Since individual genomic regions are only inherited from one parent, either the mother or the father, the ancestry of each point on the genome can be thought of as a tree.

The set of trees, known as a "tree sequence" or "ancestral recombination graph," links genetic regions back through time to ancestors where the genetic variation first appeared.

The study integrated data on modern and ancient human genomes from eight different databases and included a total of 3,609 individual genome sequences from 215 populations.

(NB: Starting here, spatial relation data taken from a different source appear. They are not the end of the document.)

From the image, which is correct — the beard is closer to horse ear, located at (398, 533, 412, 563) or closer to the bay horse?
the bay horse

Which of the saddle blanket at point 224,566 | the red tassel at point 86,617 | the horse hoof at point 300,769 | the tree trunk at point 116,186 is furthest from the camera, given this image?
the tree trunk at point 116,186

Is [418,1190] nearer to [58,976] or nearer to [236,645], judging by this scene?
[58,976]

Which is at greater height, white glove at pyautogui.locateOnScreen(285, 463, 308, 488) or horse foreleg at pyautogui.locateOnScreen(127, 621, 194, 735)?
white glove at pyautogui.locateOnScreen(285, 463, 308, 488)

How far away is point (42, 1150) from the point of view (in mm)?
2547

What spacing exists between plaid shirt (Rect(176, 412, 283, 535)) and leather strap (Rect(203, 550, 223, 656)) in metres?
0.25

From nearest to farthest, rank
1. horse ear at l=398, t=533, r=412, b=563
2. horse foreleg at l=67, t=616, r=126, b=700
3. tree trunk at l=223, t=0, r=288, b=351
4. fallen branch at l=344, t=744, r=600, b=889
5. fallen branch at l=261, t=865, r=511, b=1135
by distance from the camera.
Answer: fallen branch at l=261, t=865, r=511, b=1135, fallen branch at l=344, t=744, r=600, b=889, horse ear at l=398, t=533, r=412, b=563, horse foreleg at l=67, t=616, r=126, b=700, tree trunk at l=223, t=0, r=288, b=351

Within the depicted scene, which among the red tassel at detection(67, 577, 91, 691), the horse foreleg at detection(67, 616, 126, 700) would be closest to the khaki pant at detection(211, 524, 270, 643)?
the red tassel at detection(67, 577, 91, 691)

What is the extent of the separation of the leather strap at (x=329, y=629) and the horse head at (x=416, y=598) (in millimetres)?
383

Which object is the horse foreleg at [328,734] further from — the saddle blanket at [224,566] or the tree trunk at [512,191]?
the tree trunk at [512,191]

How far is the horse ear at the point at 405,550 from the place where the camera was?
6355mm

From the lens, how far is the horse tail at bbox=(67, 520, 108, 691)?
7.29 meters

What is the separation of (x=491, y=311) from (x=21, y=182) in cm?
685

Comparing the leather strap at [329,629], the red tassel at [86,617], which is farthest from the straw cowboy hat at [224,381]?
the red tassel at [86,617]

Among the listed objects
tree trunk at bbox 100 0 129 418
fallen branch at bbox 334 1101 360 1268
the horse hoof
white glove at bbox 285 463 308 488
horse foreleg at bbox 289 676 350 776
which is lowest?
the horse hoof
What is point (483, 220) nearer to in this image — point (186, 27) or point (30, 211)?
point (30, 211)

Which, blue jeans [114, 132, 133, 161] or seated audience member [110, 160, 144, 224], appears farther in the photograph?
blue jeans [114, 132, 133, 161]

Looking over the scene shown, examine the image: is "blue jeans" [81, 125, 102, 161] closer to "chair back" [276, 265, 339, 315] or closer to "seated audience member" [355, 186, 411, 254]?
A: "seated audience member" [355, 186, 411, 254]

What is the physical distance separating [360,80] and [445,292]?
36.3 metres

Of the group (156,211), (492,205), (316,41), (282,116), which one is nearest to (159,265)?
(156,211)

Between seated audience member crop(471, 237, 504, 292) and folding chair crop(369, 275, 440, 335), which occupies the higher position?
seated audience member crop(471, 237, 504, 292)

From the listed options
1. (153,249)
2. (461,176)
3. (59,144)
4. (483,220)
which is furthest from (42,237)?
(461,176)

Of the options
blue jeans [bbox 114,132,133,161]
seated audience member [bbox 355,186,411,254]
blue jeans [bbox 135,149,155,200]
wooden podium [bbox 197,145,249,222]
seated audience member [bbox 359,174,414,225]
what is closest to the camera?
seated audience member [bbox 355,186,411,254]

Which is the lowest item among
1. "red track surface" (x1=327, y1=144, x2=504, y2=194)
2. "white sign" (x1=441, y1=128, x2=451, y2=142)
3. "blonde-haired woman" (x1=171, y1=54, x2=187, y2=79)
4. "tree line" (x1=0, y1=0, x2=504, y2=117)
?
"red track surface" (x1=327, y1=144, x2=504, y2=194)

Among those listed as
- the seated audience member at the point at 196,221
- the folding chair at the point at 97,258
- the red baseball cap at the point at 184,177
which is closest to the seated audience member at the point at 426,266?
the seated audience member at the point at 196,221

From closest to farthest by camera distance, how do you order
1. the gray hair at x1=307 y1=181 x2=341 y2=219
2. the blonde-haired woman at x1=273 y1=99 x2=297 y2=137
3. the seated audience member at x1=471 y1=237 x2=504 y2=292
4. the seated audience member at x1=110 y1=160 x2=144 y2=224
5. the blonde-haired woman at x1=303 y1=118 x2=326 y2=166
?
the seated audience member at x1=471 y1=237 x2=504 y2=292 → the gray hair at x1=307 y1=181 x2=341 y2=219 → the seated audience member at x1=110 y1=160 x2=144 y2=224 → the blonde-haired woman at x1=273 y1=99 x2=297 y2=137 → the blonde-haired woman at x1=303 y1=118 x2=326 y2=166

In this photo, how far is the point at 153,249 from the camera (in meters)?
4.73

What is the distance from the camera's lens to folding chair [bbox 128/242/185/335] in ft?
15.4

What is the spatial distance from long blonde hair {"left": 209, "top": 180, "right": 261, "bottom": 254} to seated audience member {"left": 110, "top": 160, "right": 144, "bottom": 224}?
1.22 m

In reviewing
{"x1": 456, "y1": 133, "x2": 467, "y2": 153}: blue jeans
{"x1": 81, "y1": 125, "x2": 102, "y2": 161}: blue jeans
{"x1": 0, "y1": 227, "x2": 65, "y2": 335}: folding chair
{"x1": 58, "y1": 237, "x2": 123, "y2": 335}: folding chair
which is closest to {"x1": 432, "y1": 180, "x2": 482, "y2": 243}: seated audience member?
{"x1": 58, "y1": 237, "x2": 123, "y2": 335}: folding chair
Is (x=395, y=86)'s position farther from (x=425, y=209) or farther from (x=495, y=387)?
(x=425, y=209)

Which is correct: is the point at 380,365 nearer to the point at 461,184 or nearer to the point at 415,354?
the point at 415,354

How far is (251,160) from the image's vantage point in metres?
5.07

The ancient genomes included samples found across the world with ages ranging from 1,000s to over 100,000 years. The algorithms predicted where common ancestors must be present in the evolutionary trees to explain the patterns of genetic variation. The resulting network contained almost 27 million ancestors.

After adding location data on these sample genomes, the authors used the network to estimate where the predicted common ancestors had lived. The results successfully recaptured key events in human evolutionary history, including the migration out of Africa.

Although the genealogical map is already an extremely rich resource, the research team plans to make it even more comprehensive by continuing to incorporate genetic data as it becomes available.

Because tree sequences store data in a highly efficient way, the dataset could easily accommodate millions of additional genomes.

This study is laying the groundwork for the next generation of DNA sequencing. As the quality of genome sequences from modern and ancient DNA samples improves, the trees will become even more accurate and we will eventually be able to generate a single, unified map that explains the descent of all the human genetic variation we see today.

While humans are the focus of this study, the method is valid for most living things; from orangutans to bacteria. It could be particularly beneficial in medical genetics, in separating true associations between genetic regions and diseases from spurious connections arising from our shared ancestral history.